- **À faire**
**a)** D'après l'extrait sur Francisca, dans quelle scène du film ce moment a-t-il lieu ?
**b)** Recopiez mot pour mot le passage de l'extrait sur Francisca qui commence par les mots contenant « José Augusto tressaille, se » et finit par « plénitude du martyre. ».

Ils sont tous les deux debout, se faisant face.
Camilo — Non. Mais je sais ce que je rejette. Tu ne peux pas le savoir.
José Augusto tressaille, se met à aller et venir convulsivement dans la chambre; il va à la fenêtre, revient vers la table qu'il saisit, se retourne et va se placer face à son ami, de plus en plus en colère.
José Augusto — Je suis peut-être un infirme? Tu crois que je ne peux pas aimer Fanny Justement, je vais éveiller en elle un amour immense; un amour que je refuserai, un amour excité par ma propre sévérité (...) Il s'arrête près de la table et conclut face à la caméra:
Produire un ange dans la plénitude du martyre.
1. Quand ces phrases terribles sont prononcées, nous sommes à Vilar de Paraiso, dans la chambre de Camilo, avec cette alcôve bleue et cet écritoire tourné vers nous. Camilo écrivait et son ami José Augusto est entré par le fond du décor. Nous sommes dans la trente-sixième scène de Francisca, le dernier volet du triptyque consacré par Manoel de Oliveira aux amours frustrés (le Passé et le Présent, Amour de perdition). Nous sommes au moment où les personnages vont irrémédiablement engager leur destin et Oliveira son film. A ce froid programme ("Produire un ange dans la plénitude du martyre"), Camilo ne peut que répondre, troublé: "Tu en serais capable?"

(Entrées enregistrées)
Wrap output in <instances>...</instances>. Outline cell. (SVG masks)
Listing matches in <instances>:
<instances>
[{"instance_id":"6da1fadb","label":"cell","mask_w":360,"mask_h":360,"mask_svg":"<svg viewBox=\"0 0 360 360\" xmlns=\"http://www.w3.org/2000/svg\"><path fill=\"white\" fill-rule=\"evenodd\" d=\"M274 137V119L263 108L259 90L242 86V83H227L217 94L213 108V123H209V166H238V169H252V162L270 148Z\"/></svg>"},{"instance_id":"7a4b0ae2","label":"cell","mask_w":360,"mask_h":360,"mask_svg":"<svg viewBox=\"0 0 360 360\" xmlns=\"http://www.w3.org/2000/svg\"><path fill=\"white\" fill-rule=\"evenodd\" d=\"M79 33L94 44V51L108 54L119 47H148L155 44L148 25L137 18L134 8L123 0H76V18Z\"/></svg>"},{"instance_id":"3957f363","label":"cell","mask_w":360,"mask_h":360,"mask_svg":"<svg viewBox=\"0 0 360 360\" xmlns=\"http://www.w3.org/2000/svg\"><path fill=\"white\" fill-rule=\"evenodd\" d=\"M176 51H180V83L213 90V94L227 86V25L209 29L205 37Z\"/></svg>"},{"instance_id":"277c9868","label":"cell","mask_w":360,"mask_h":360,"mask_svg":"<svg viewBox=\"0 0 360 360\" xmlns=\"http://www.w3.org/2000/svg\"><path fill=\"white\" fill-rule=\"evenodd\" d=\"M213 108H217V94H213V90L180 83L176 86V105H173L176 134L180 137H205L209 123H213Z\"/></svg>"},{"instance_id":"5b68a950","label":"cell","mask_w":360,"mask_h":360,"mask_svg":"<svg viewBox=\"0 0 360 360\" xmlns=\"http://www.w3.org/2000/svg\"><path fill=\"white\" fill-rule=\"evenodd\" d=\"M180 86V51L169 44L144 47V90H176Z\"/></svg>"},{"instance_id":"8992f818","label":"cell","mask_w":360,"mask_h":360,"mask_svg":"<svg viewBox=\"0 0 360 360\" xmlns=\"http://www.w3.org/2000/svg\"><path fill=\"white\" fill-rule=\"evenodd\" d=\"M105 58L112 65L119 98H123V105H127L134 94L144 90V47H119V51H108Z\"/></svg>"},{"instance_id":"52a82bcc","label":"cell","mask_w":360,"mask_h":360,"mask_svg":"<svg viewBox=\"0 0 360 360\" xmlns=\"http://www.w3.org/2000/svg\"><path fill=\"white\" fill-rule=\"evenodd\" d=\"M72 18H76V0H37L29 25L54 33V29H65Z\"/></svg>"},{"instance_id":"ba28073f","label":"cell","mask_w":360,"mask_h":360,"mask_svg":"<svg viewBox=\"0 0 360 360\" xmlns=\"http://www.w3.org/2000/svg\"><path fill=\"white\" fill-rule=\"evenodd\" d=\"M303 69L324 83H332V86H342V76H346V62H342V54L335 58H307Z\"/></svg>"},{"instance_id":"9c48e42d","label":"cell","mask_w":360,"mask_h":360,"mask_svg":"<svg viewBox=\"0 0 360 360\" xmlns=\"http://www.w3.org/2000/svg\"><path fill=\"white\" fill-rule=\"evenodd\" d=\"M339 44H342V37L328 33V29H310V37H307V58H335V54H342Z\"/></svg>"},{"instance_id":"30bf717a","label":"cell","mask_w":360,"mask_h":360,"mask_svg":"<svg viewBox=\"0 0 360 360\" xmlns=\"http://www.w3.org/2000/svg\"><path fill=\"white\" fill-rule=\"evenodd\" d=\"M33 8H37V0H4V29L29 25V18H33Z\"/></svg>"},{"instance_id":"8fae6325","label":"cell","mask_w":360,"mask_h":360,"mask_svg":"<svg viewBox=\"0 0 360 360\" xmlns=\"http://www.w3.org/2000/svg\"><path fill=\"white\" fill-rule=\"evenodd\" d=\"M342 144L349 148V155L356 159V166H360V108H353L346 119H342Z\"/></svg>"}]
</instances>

- **Réponses par tâche**
**a)** La trente-sixième scène.

**b)**
José Augusto tressaille, se met à aller et venir convulsivement dans la chambre; il va à la fenêtre, revient vers la table qu'il saisit, se retourne et va se placer face à son ami, de plus en plus en colère.
José Augusto — Je suis peut-être un infirme? Tu crois que je ne peux pas aimer Fanny Justement, je vais éveiller en elle un amour immense; un amour que je refuserai, un amour excité par ma propre sévérité (...) Il s'arrête près de la table et conclut face à la caméra:
Produire un ange dans la plénitude du martyre.